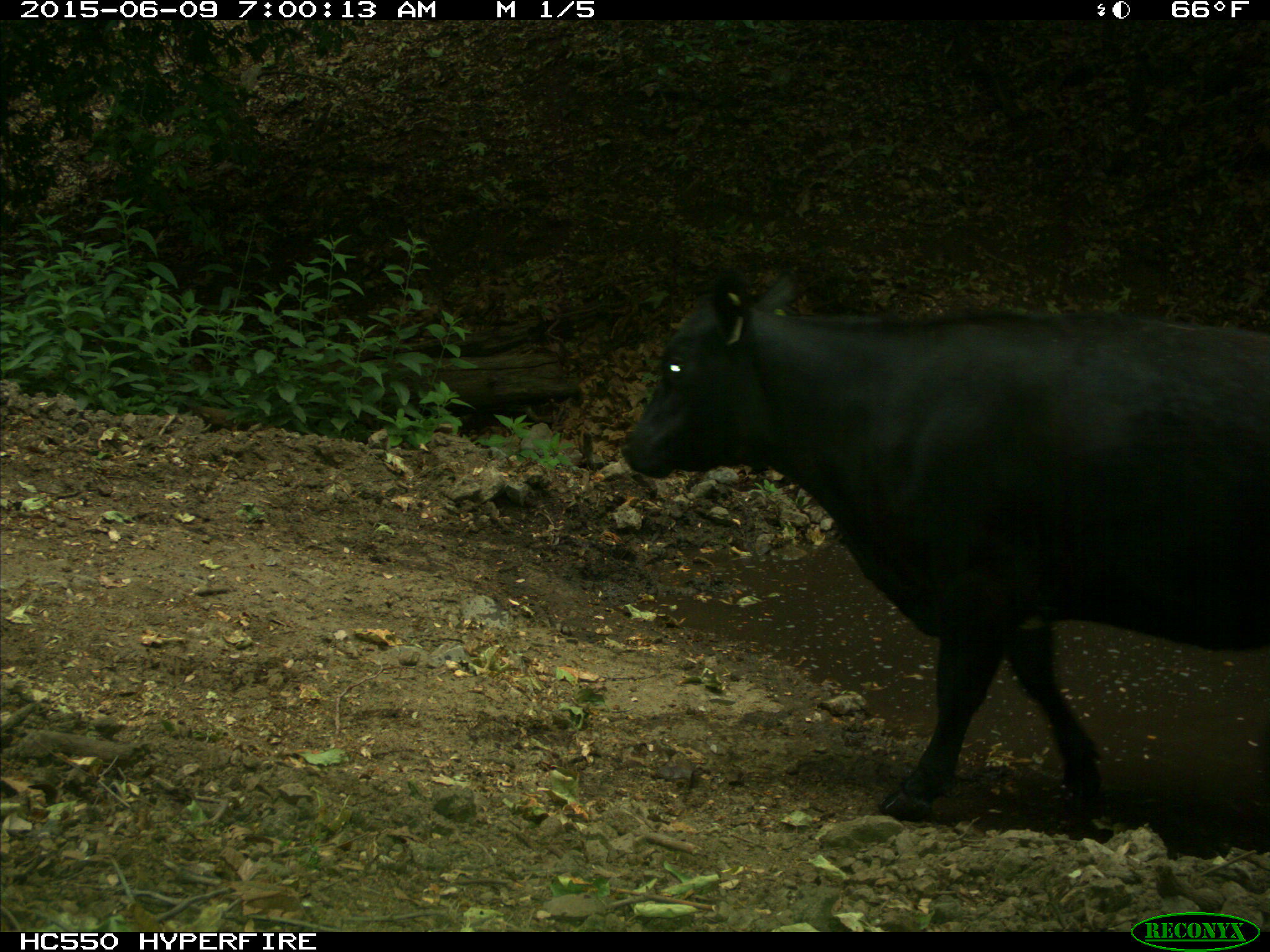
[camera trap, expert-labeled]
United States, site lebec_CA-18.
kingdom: Animalia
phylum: Chordata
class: Mammalia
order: Artiodactyla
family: Bovidae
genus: Bos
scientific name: Bos taurus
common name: domestic cow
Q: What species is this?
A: Bos taurus (domestic cow).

WHAT TO WORK ON:
Repeat the material exactly as it reads, without any of its pictures.

WRITTEN SOLUTION:
[camera trap, expert-labeled]
United States, site lebec_CA-18.
kingdom: Animalia
phylum: Chordata
class: Mammalia
order: Artiodactyla
family: Bovidae
genus: Bos
scientific name: Bos taurus
common name: domestic cow
Q: What species is this?
A: Bos taurus (domestic cow).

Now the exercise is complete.